Ratusan perusahaan dari Tiongkok, Indonesia, Malaysia, Singapura, Thailand, Vietnam, Filipina, serta sejumlah negara dan wilayah lainnya berpartisipasi dengan menghadirkan produk dan teknologi terbaru. Lebih dari 100 merek ternama asal Tiongkok turut mengambil bagian dalam pameran ini.
Ruang lingkup pameran mencakup berbagai sektor dalam rantai industri bakery, termasuk bahan baku, filling, kemasan, peralatan baking, logistik rantai dingin, hingga solusi operasional toko bakery.

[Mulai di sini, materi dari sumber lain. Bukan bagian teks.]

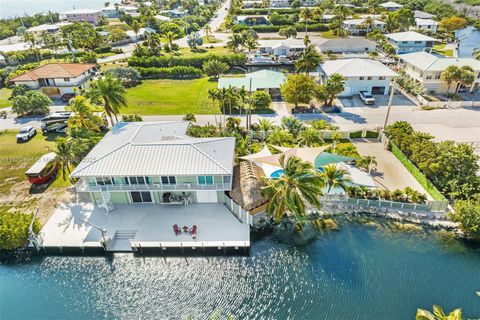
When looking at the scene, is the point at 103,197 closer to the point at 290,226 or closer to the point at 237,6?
the point at 290,226

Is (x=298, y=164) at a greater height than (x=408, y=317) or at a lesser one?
greater

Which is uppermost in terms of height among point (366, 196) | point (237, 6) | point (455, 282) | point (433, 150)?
point (237, 6)

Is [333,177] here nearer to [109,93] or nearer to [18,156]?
[109,93]

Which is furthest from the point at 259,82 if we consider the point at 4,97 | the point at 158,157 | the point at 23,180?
the point at 4,97

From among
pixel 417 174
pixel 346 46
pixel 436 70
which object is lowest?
pixel 417 174

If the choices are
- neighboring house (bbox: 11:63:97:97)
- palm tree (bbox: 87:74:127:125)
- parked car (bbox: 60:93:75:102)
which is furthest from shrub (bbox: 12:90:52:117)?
palm tree (bbox: 87:74:127:125)

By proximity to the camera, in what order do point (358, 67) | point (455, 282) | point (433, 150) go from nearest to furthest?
1. point (455, 282)
2. point (433, 150)
3. point (358, 67)

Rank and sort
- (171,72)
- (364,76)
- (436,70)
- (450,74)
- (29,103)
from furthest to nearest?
(171,72) → (364,76) → (436,70) → (450,74) → (29,103)

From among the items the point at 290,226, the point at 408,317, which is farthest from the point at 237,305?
the point at 408,317
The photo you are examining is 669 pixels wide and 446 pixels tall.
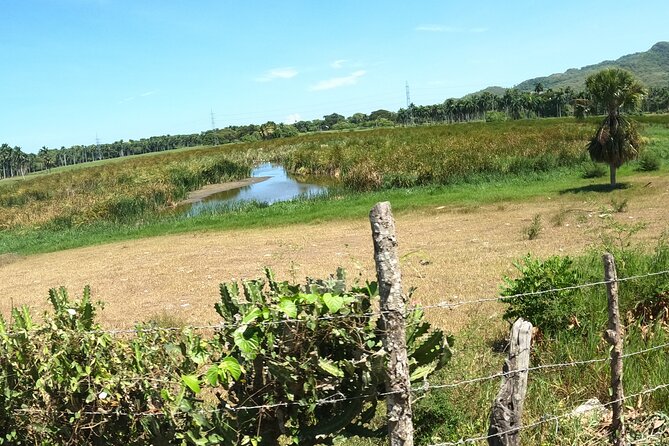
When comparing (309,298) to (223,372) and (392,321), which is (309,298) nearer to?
(392,321)

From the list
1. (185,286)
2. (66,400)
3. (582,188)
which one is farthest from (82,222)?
(66,400)

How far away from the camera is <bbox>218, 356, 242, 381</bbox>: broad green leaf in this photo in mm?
3062

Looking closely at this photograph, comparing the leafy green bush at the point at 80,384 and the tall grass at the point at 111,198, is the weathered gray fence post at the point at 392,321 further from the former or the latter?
the tall grass at the point at 111,198

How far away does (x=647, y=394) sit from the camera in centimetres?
430

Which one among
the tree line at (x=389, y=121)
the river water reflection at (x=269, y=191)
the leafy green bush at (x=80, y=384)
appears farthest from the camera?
the tree line at (x=389, y=121)

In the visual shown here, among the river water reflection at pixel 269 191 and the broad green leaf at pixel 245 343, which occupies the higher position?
the broad green leaf at pixel 245 343

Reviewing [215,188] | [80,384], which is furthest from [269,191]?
[80,384]

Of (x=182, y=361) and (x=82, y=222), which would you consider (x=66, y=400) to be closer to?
(x=182, y=361)

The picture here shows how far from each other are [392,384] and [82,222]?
22735 millimetres

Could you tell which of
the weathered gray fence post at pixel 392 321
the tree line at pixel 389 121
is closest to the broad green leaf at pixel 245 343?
the weathered gray fence post at pixel 392 321

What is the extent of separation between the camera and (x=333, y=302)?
3.01m

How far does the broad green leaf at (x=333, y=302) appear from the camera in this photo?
2.99m

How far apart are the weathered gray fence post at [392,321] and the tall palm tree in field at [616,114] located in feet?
57.2

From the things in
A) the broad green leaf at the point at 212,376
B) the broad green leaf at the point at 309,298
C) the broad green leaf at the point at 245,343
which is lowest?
the broad green leaf at the point at 212,376
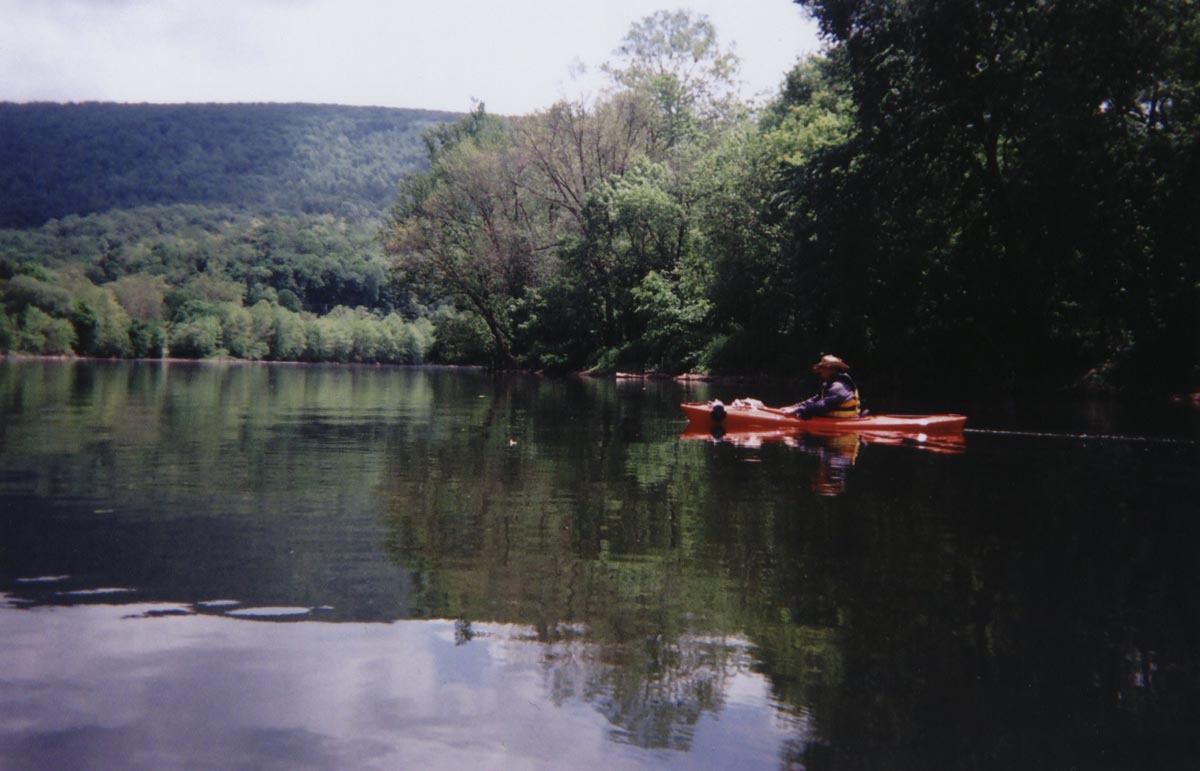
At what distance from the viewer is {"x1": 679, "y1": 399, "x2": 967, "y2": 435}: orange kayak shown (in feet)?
48.6

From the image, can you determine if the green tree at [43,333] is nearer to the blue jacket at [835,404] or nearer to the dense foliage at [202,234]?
the dense foliage at [202,234]

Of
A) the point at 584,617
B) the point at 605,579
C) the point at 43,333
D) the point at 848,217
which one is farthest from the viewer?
the point at 43,333

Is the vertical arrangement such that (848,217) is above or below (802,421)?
above

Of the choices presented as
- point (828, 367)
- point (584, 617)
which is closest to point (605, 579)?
point (584, 617)

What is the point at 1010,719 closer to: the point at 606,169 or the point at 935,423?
the point at 935,423

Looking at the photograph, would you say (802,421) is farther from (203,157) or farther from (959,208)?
(203,157)

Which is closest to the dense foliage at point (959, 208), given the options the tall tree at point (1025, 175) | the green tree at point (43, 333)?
the tall tree at point (1025, 175)

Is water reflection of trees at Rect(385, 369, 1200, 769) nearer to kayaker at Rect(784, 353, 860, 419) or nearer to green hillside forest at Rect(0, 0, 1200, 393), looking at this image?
kayaker at Rect(784, 353, 860, 419)

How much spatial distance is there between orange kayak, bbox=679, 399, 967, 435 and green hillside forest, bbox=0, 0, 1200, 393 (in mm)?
13303

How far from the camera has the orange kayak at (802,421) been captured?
14.8 m

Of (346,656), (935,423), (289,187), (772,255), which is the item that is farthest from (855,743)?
(289,187)

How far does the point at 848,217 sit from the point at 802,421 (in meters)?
15.0

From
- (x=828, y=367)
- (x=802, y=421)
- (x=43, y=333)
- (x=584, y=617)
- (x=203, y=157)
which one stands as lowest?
(x=584, y=617)

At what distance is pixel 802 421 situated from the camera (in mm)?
15406
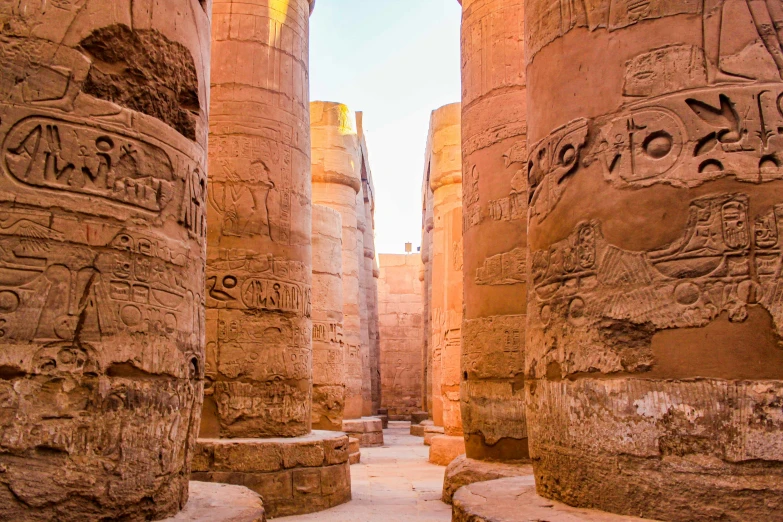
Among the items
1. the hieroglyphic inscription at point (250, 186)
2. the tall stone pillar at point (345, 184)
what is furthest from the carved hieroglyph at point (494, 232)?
the tall stone pillar at point (345, 184)

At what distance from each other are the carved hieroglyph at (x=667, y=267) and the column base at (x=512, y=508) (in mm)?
95

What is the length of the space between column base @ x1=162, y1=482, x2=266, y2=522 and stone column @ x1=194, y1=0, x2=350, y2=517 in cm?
228

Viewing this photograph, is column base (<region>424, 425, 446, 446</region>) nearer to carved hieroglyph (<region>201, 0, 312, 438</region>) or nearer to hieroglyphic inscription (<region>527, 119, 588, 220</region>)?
carved hieroglyph (<region>201, 0, 312, 438</region>)

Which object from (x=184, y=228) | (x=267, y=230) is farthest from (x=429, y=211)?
(x=184, y=228)

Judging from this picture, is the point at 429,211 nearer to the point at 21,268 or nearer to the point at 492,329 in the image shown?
the point at 492,329

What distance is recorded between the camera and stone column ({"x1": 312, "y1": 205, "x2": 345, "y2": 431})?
1145 cm

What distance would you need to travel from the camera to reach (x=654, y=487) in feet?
10.2

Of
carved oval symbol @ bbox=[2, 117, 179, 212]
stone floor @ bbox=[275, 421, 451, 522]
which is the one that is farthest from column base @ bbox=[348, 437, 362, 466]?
carved oval symbol @ bbox=[2, 117, 179, 212]

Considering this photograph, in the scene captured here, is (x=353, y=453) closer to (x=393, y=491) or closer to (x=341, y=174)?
(x=393, y=491)

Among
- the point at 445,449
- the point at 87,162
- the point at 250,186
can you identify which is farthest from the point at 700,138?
the point at 445,449

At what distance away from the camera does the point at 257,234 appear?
7152 millimetres

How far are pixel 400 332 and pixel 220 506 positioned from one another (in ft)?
68.9

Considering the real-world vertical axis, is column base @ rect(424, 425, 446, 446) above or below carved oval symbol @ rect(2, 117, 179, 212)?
below

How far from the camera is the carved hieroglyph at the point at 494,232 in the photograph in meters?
6.67
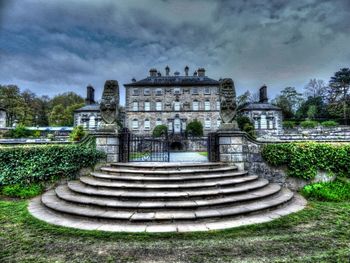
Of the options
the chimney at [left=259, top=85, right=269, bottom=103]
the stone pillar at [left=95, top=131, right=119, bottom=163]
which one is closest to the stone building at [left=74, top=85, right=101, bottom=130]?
the stone pillar at [left=95, top=131, right=119, bottom=163]

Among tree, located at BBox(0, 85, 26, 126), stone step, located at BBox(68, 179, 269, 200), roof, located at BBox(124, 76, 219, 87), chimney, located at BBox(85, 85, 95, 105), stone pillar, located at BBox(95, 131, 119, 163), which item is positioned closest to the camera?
stone step, located at BBox(68, 179, 269, 200)

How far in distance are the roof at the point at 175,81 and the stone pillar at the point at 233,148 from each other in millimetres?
32694

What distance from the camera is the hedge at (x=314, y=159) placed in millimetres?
6660

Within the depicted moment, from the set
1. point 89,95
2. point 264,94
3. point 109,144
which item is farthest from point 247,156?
point 89,95

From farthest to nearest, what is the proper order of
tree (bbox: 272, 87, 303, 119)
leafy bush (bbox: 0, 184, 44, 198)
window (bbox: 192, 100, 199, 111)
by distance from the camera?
1. tree (bbox: 272, 87, 303, 119)
2. window (bbox: 192, 100, 199, 111)
3. leafy bush (bbox: 0, 184, 44, 198)

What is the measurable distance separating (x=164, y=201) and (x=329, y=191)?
208 inches

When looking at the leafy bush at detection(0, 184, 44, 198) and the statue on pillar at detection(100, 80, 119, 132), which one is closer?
the leafy bush at detection(0, 184, 44, 198)

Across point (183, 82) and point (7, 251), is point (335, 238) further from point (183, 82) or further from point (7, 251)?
point (183, 82)

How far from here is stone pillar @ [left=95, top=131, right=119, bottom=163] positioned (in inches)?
283

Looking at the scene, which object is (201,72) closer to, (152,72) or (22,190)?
(152,72)

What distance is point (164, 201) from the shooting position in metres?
4.63

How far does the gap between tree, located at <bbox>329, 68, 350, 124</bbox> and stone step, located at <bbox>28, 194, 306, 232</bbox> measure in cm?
4755

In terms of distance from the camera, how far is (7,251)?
2.96m

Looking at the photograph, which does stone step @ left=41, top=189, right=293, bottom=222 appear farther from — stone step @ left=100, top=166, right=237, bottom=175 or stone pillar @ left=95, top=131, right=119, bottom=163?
stone pillar @ left=95, top=131, right=119, bottom=163
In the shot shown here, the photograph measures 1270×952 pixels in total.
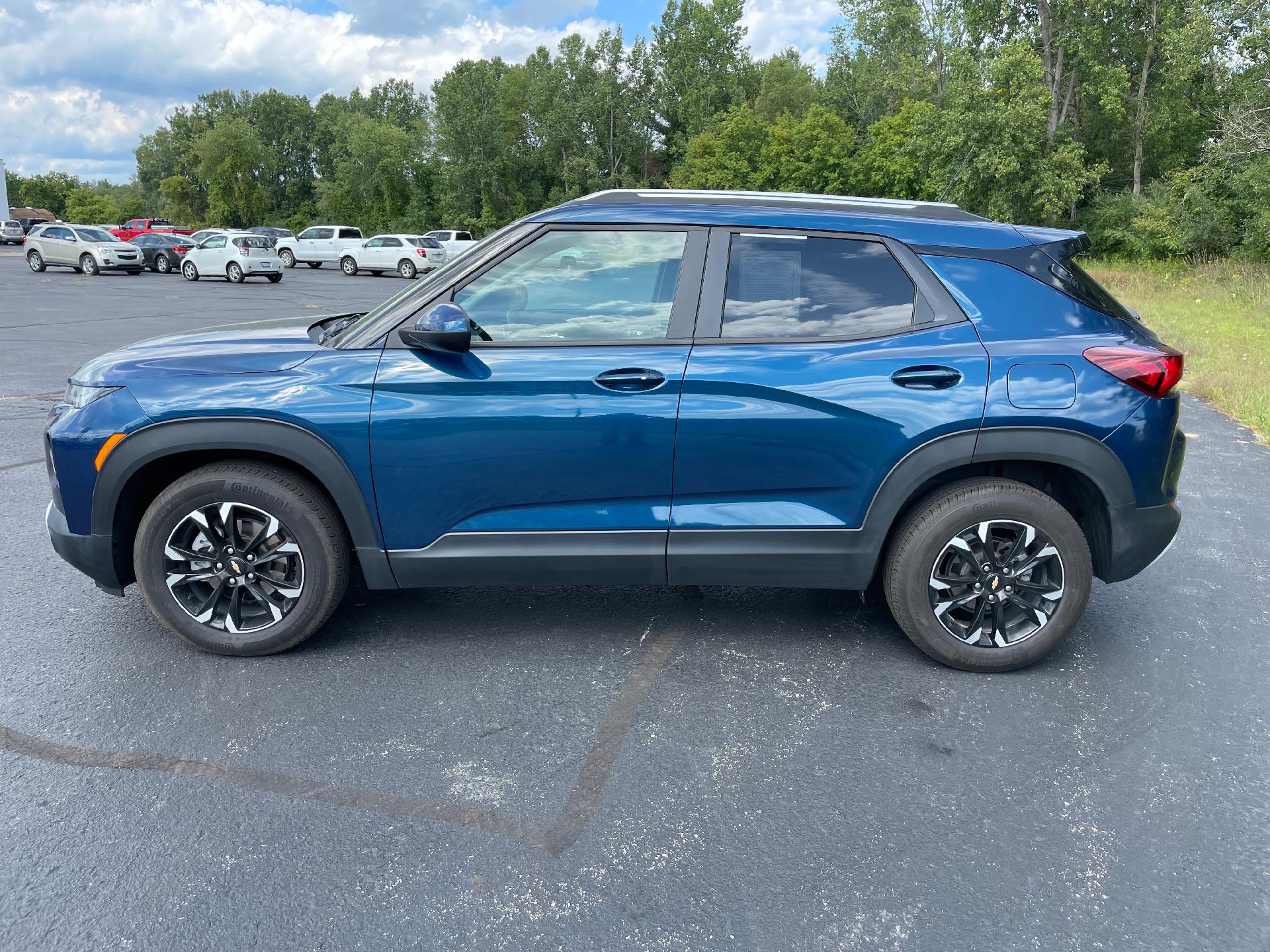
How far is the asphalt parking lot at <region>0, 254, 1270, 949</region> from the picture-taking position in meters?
2.36

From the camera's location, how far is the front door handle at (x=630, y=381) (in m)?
3.44

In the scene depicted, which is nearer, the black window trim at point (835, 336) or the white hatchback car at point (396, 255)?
the black window trim at point (835, 336)

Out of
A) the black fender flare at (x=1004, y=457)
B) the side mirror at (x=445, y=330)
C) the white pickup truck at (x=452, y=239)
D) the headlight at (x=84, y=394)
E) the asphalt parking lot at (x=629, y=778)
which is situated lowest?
the asphalt parking lot at (x=629, y=778)

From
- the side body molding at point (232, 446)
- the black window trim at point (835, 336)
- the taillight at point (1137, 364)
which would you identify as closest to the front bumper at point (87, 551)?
the side body molding at point (232, 446)

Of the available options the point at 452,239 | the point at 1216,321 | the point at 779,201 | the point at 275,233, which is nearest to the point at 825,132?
the point at 452,239

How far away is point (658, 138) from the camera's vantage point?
79.4 metres

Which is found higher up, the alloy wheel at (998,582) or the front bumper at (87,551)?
the front bumper at (87,551)

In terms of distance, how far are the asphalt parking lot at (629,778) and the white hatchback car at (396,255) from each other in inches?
1323

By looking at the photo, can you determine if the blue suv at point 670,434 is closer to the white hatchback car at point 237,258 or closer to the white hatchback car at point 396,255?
the white hatchback car at point 237,258

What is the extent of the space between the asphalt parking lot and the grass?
6.42 metres

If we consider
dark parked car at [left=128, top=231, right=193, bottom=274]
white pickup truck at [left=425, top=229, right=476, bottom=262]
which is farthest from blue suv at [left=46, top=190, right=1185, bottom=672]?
white pickup truck at [left=425, top=229, right=476, bottom=262]

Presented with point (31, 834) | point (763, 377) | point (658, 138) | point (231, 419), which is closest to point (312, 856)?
point (31, 834)

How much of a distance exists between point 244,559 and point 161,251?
36.2 metres

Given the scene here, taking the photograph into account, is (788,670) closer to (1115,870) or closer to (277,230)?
(1115,870)
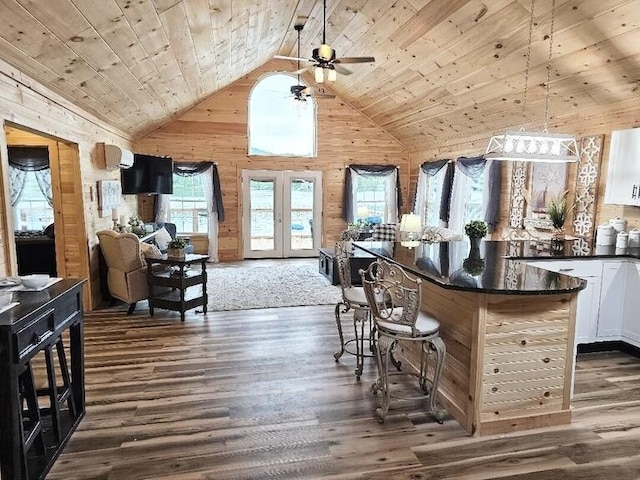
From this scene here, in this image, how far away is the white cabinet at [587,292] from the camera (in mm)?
3809

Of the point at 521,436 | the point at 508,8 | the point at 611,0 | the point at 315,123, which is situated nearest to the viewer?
the point at 521,436

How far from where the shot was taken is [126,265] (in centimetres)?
499

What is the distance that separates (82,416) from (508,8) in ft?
15.6

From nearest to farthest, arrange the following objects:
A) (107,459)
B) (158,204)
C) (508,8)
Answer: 1. (107,459)
2. (508,8)
3. (158,204)

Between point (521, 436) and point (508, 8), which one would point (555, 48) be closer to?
point (508, 8)

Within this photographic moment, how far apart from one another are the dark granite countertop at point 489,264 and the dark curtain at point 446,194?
3.27m

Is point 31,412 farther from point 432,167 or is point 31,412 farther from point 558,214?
point 432,167

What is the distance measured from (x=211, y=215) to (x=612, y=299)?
280 inches

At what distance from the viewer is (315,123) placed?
9359 millimetres

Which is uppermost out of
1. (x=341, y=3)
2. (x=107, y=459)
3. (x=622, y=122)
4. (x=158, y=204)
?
(x=341, y=3)

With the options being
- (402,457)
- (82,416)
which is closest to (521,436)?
(402,457)

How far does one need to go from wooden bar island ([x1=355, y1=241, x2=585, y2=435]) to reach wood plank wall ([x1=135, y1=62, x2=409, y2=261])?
681 centimetres

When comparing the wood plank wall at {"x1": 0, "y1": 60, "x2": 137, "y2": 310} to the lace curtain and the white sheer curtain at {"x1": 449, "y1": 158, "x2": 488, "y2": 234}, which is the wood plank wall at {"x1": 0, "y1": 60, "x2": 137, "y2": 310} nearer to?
the lace curtain

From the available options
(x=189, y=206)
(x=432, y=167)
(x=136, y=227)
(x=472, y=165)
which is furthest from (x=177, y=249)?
(x=432, y=167)
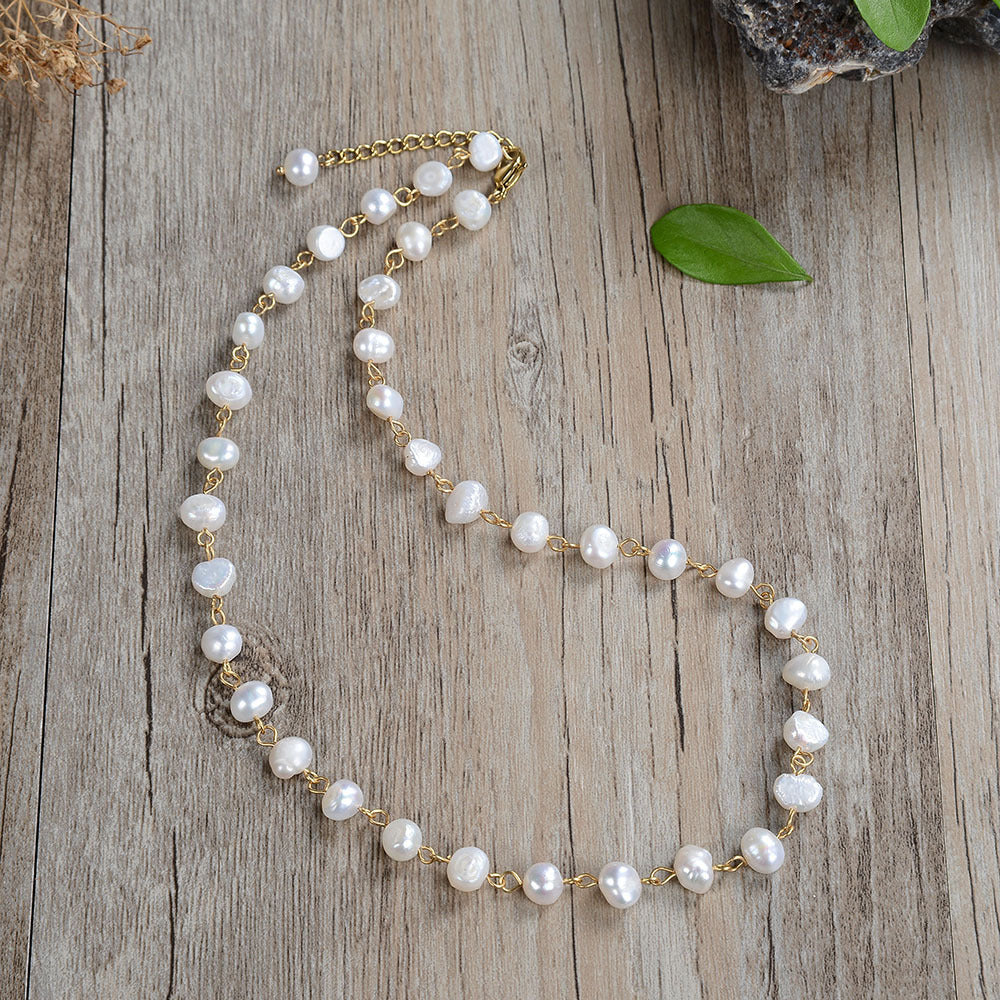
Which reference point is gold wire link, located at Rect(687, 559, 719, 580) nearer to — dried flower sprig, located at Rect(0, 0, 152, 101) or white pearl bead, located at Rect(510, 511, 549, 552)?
white pearl bead, located at Rect(510, 511, 549, 552)

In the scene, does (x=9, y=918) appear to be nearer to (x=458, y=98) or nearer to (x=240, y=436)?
(x=240, y=436)

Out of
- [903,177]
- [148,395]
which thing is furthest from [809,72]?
[148,395]

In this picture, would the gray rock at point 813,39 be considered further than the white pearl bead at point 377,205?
No

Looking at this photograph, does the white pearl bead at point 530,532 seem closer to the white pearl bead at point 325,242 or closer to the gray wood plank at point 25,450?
the white pearl bead at point 325,242

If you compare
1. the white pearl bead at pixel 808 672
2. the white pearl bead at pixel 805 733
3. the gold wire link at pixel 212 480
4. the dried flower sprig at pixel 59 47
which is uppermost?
the dried flower sprig at pixel 59 47

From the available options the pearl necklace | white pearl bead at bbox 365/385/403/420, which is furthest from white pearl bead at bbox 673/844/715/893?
white pearl bead at bbox 365/385/403/420

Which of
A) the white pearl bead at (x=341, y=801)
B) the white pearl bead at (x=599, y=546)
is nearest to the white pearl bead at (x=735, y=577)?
the white pearl bead at (x=599, y=546)

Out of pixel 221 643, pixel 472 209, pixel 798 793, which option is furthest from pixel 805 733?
pixel 472 209
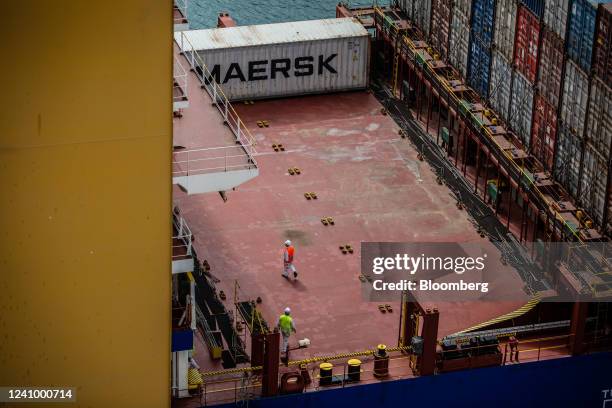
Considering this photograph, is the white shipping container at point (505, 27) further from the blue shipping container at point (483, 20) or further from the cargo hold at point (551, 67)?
the cargo hold at point (551, 67)

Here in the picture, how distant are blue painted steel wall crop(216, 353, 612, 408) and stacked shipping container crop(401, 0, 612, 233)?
4.45 meters

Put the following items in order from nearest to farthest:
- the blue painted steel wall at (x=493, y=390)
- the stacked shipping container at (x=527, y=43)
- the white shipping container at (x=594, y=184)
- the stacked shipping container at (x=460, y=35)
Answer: the blue painted steel wall at (x=493, y=390)
the white shipping container at (x=594, y=184)
the stacked shipping container at (x=527, y=43)
the stacked shipping container at (x=460, y=35)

Bakery ASEAN 2026 Hadirkan Program Industri
Selain pameran, Bakery ASEAN 2026 menghadirkan berbagai program pendukung, seperti forum industri, master class, kompetisi profesional, presentasi produk baru, hingga sesi business matchmaking.
Pada hari pertama, ASEAN Bakery Industry Summit mengangkat tema “The Next Bakery Frontier: Why Indonesia is Ready for Central Kitchen, Frozen Dough and Modern Bakery Chains – From Booth to Business: How Chinese Bakery & Packaging Brands Can Win Indonesia”.
Forum tersebut membahas sejumlah topik terkait perkembangan industri bakery di Indonesia, termasuk kepatuhan dan sertifikasi, optimalisasi rantai pasok, perluasan kanal distribusi, inovasi produk, serta pertukaran pengetahuan dan teknologi.
Program World Baking Champion Class juga menghadirkan juara baking dunia dan chef dari restoran berbintang Michelin untuk melakukan demonstrasi keterampilan secara langsung di area pameran. Sementara itu, kompetisi profesional dan sesi business matchmaking turut menjadi bagian dari rangkaian kegiatan.
Bakery ASEAN 2026 Perkuat Koneksi Bisnis ASEAN
Pertumbuhan pasar bakery di kawasan ASEAN berjalan beriringan dengan kebutuhan terhadap variasi produk, kemampuan teknologi dan peralatan, serta inovasi dalam rantai pasok lokal. Industri bakery Tiongkok selama hampir tiga dekade telah membangun rantai industri yang mencakup bahan baku, pengolahan, peralatan berteknologi maju, desain kemasan, hingga solusi digital untuk operasional toko bakery.
Melalui Bakery ASEAN 2026, pemasok dari Tiongkok dapat terhubung dengan kebutuhan pasar di negara-negara ASEAN. Bagi pembeli di Indonesia dan Asia Tenggara, pameran ini menawarkan akses terhadap berbagai produk dan solusi bakery asal Tiongkok dalam satu platform.
Bakery ASEAN 2026 Jadi Titik Awal Baru
Penyelenggaraan perdana Bakery ASEAN 2026 menjadi langkah baru bagi Bakery China dalam memperluas perannya dari pusat industri bakery global menjadi salah satu penggerak pengembangan industri bakery di Asia Tenggara.
Ke depan, Bakery ASEAN akan terus memperkuat kehadirannya di kawasan Asia Tenggara. Langkah tersebut diharapkan dapat membuka babak baru dalam kerja sama yang lebih erat serta menciptakan peluang pertumbuhan yang saling menguntungkan bagi industri bakery Tiongkok dan ASEAN.